**The problem:**
The response must consist of each line in the listing that has the word "United" in it.

[Data for this exercise Boundary: Start]

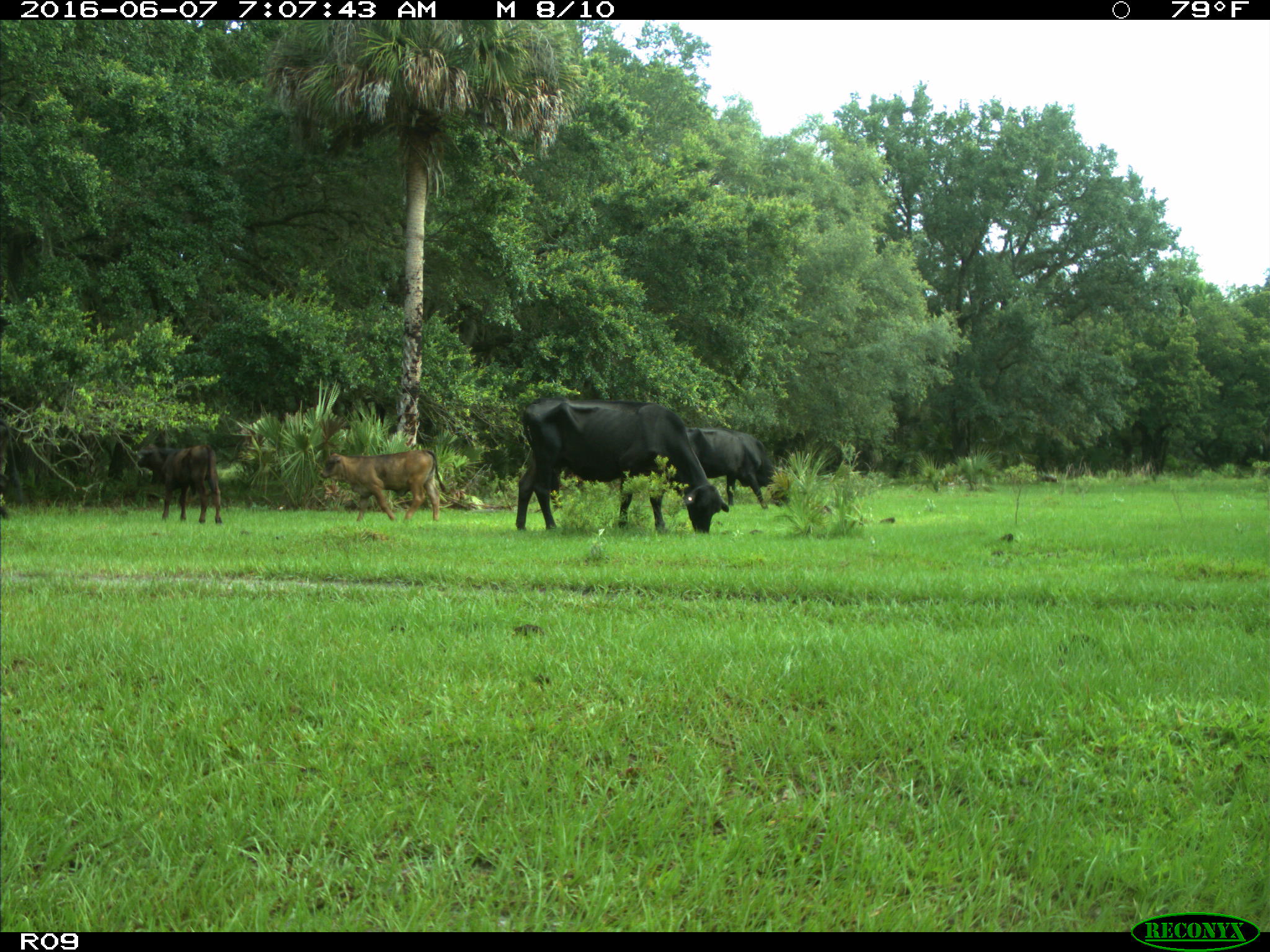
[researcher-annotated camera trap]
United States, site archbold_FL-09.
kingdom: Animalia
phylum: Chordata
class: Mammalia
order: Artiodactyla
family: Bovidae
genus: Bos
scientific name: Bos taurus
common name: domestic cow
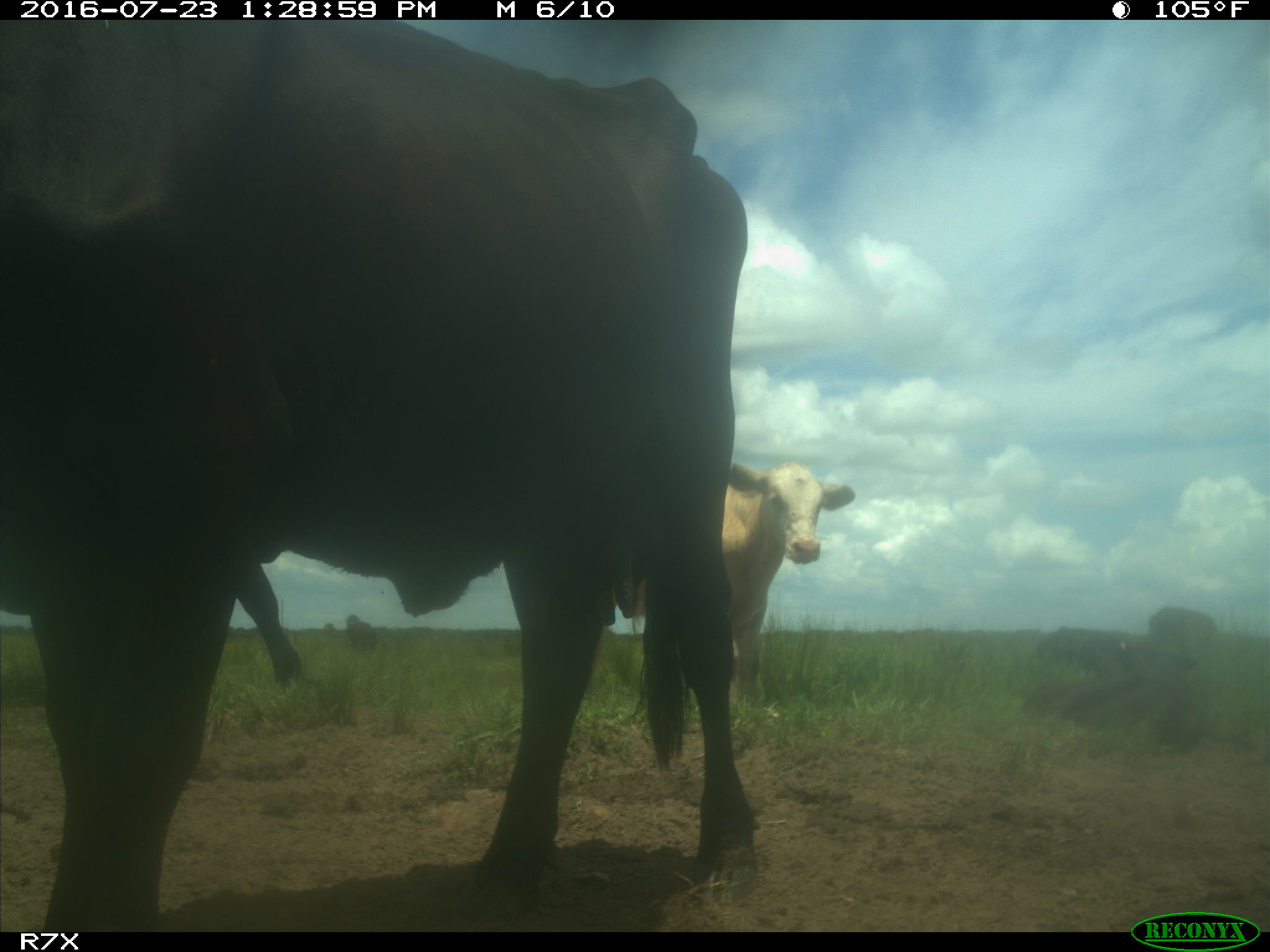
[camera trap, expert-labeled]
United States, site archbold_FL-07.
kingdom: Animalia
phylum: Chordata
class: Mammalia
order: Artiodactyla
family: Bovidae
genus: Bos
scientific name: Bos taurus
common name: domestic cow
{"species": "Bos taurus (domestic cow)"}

[Data for this exercise Boundary: End]

**Reply:**
United States, site archbold_FL-09.
United States, site archbold_FL-07.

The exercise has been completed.